Wien. Der Schock vom Freitag, dem 13., war kaum verdaut. Da bemühten sich Werner Faymann und Vizekanzler Michael Spindelegger schon intensiv darum, Einigkeit in der Sache zu demonstrieren. Ein bisschen zu sehr: Die Sprecher von Kanzler und Vizekanzler waren allzu eifrig darin, Medienvertretern gegenüber zu betonen, dass nach dem Downgrading durch Standard & Poor's im Prinzip „eh alles okay" sei. Wenn schon nicht mit der Bonität Österreichs, dann wenigstens zwischen Faymann und Spindelegger. Doch die Gerüchte hatten sich schon verhärtet, wonach die Spitzen von SPÖ und ÖVP nach dem Bericht von S&P unterschiedliche Wege aus dem Schuldendebakel des Landes zu gehen gedenken - und dass man dabei weiter auseinanderliege denn je.

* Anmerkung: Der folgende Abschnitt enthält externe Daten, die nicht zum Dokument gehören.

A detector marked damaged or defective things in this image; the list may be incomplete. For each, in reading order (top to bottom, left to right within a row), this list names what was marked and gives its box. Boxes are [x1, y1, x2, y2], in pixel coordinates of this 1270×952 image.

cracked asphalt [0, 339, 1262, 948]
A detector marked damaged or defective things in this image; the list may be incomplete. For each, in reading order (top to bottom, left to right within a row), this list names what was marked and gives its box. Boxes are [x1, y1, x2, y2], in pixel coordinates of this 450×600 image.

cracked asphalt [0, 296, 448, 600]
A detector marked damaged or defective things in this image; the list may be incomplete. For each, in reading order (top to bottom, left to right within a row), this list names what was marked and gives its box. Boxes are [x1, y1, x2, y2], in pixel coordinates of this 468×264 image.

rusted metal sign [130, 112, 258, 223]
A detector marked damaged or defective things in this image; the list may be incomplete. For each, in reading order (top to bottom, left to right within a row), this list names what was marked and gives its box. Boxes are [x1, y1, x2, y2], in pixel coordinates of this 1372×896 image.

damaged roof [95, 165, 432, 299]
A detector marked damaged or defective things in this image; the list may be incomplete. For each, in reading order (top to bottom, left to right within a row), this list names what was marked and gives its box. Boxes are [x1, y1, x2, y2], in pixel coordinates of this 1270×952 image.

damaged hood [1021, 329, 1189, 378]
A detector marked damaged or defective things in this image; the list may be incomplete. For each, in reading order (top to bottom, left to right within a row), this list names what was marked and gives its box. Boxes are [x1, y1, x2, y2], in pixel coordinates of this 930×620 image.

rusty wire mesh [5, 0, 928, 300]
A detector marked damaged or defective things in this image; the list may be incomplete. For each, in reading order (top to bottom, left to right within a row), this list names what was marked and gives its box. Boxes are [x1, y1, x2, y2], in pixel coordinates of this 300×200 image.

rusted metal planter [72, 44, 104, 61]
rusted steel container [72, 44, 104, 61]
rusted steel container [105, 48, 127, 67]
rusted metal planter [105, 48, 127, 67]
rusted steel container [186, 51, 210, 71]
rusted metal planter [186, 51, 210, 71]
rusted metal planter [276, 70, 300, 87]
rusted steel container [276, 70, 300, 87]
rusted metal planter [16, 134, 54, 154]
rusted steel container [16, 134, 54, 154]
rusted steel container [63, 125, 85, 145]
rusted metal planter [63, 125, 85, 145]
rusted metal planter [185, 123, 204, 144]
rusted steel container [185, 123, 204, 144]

Sichtbar wurde das am Wochenende insbesondere daran, dass nun vor allem die ÖVP den Reformdruck erhöht: Allen voran erklärte Parteichef Spindelegger, dass Österreich jetzt „rasch zu Lösungen kommen" müsse; selbst den „letzten Bremsern und Blockierern" müsse ein Licht aufgegangen sein, meinte er in der „Presse am Sonntag". Und damit wendete er sich kaum verhohlen - neben anderen - auch an die SPÖ. Nach Spindelegger wurde auch Wirtschaftskammer-Präsident Christoph Leitl ausgeschickt, um die Kunde zu verbreiten: Wann, wenn nicht jetzt, müsse Österreich handeln?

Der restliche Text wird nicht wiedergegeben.